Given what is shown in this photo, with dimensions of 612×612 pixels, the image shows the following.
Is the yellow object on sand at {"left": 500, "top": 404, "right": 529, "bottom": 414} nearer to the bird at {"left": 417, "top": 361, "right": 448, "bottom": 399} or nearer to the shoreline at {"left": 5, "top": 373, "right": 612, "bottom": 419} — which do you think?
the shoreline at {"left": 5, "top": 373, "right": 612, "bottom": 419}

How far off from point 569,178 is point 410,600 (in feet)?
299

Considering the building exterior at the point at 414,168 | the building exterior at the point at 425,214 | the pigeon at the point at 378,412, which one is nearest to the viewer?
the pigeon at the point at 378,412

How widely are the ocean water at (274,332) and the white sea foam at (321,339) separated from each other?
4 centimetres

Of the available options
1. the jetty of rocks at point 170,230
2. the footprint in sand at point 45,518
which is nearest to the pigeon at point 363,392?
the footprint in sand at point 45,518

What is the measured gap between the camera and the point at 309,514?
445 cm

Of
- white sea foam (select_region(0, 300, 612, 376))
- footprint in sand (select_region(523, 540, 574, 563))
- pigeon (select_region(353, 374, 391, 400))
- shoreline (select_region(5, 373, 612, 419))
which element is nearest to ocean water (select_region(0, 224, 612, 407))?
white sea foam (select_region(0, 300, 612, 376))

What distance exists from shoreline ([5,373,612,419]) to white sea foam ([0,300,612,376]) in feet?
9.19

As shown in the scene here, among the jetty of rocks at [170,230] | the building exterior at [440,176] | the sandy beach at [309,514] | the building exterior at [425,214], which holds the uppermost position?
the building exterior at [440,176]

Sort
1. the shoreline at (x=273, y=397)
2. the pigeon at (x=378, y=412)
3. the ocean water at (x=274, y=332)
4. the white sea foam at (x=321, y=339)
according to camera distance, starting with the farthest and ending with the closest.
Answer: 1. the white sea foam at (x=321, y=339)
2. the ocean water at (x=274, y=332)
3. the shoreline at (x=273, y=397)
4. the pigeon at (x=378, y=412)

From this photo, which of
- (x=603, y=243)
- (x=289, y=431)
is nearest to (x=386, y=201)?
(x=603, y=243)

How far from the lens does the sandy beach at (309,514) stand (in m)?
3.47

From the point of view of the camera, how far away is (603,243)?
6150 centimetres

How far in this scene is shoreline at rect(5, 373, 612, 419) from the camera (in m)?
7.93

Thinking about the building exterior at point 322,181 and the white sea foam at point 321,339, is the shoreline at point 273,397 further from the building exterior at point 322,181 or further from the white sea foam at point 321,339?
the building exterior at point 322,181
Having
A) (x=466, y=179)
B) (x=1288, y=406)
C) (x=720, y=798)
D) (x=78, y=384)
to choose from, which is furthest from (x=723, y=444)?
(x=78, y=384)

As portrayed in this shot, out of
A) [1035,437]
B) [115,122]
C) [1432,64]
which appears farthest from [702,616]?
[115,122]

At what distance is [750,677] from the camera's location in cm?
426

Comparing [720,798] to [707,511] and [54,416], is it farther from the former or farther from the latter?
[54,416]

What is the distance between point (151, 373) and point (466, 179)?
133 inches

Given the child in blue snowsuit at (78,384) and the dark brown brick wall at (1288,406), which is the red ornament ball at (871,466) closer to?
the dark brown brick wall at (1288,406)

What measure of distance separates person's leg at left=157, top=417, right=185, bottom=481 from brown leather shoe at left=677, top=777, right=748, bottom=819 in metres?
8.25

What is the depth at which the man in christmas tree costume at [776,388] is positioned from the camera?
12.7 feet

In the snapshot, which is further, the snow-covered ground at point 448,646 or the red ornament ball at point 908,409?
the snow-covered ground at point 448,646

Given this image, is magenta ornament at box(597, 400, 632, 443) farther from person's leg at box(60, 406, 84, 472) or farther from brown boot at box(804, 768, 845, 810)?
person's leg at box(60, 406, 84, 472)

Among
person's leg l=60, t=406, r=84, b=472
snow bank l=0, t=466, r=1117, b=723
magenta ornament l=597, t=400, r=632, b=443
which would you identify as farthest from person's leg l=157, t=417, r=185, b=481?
-- -- --
### EXERCISE AIM
Copy the records above exactly as they appear.

### EXERCISE RESULT
Given what is shown in this photo, with dimensions of 612×612 pixels, the image shows the following.
Is the yellow object on sand at {"left": 500, "top": 404, "right": 529, "bottom": 414} nearer to the bird at {"left": 417, "top": 361, "right": 448, "bottom": 399} or nearer to the shoreline at {"left": 5, "top": 373, "right": 612, "bottom": 419} — which do you think?
the shoreline at {"left": 5, "top": 373, "right": 612, "bottom": 419}

How far off from point 569,178 is point 410,600 (in feet)?
299

Considering the building exterior at the point at 414,168 | the building exterior at the point at 425,214 | the pigeon at the point at 378,412, which one is nearest to the viewer?
the pigeon at the point at 378,412

How widely are the ocean water at (274,332) and the white sea foam at (321,339) separated from each other?
4 centimetres

Of the available options
1. the jetty of rocks at point 170,230
2. the footprint in sand at point 45,518
which is nearest to the pigeon at point 363,392?
the footprint in sand at point 45,518

What is the measured gap between the camera and the point at 309,514?
445 cm

Of
- white sea foam (select_region(0, 300, 612, 376))
- footprint in sand (select_region(523, 540, 574, 563))
- pigeon (select_region(353, 374, 391, 400))
- shoreline (select_region(5, 373, 612, 419))
which element is nearest to ocean water (select_region(0, 224, 612, 407))?
white sea foam (select_region(0, 300, 612, 376))

What distance exists from shoreline ([5,373,612,419]) to white sea foam ([0,300,612,376]) in feet?
9.19

As shown in the scene here, among the jetty of rocks at [170,230] | the building exterior at [440,176] | the sandy beach at [309,514] | the building exterior at [425,214], which holds the uppermost position?
the building exterior at [440,176]

Sort
1. the shoreline at (x=273, y=397)
2. the pigeon at (x=378, y=412)
3. the ocean water at (x=274, y=332)
4. the white sea foam at (x=321, y=339)
according to camera distance, starting with the farthest and ending with the closest.
Answer: 1. the white sea foam at (x=321, y=339)
2. the ocean water at (x=274, y=332)
3. the shoreline at (x=273, y=397)
4. the pigeon at (x=378, y=412)

From this photo, which of
- (x=603, y=243)
- (x=289, y=431)
is nearest to (x=386, y=201)?
(x=603, y=243)

How far from the lens does the sandy beach at (309,514) stand (in m)?
3.47

From the point of view of the camera, how far away is (603,243)?
6150 centimetres

How far in this scene is shoreline at rect(5, 373, 612, 419) from the camera (in m)?
7.93

Thinking about the building exterior at point 322,181 and the white sea foam at point 321,339, is the shoreline at point 273,397 further from the building exterior at point 322,181 or further from the white sea foam at point 321,339?
the building exterior at point 322,181
Having
A) (x=466, y=179)
B) (x=1288, y=406)
C) (x=720, y=798)
D) (x=78, y=384)
to choose from, which is furthest from (x=723, y=444)?
(x=78, y=384)

As portrayed in this shot, out of
A) [1035,437]
B) [115,122]
C) [1432,64]
which appears farthest from [702,616]?
[115,122]

At what distance is [750,677] from the camera's location in cm?
426

Comparing [720,798] to [707,511] and [54,416], is it farther from the former or farther from the latter?
[54,416]

What is the distance between point (151, 373) and point (466, 179)?
133 inches

Given the child in blue snowsuit at (78,384) and the dark brown brick wall at (1288,406), which is the red ornament ball at (871,466) closer to?
the dark brown brick wall at (1288,406)

What measure of distance separates person's leg at left=157, top=417, right=185, bottom=481 from brown leather shoe at left=677, top=777, right=748, bottom=819 in metres?
8.25

What is the depth at which the man in christmas tree costume at [776,388] is positioned from the camera?
12.7 feet

In the snapshot, which is further, the snow-covered ground at point 448,646 or the red ornament ball at point 908,409?
the snow-covered ground at point 448,646

Given this image, is magenta ornament at box(597, 400, 632, 443) farther from person's leg at box(60, 406, 84, 472) or farther from brown boot at box(804, 768, 845, 810)?
person's leg at box(60, 406, 84, 472)

Among
person's leg l=60, t=406, r=84, b=472
snow bank l=0, t=466, r=1117, b=723
magenta ornament l=597, t=400, r=632, b=443
which would you identify as farthest from person's leg l=157, t=417, r=185, b=481?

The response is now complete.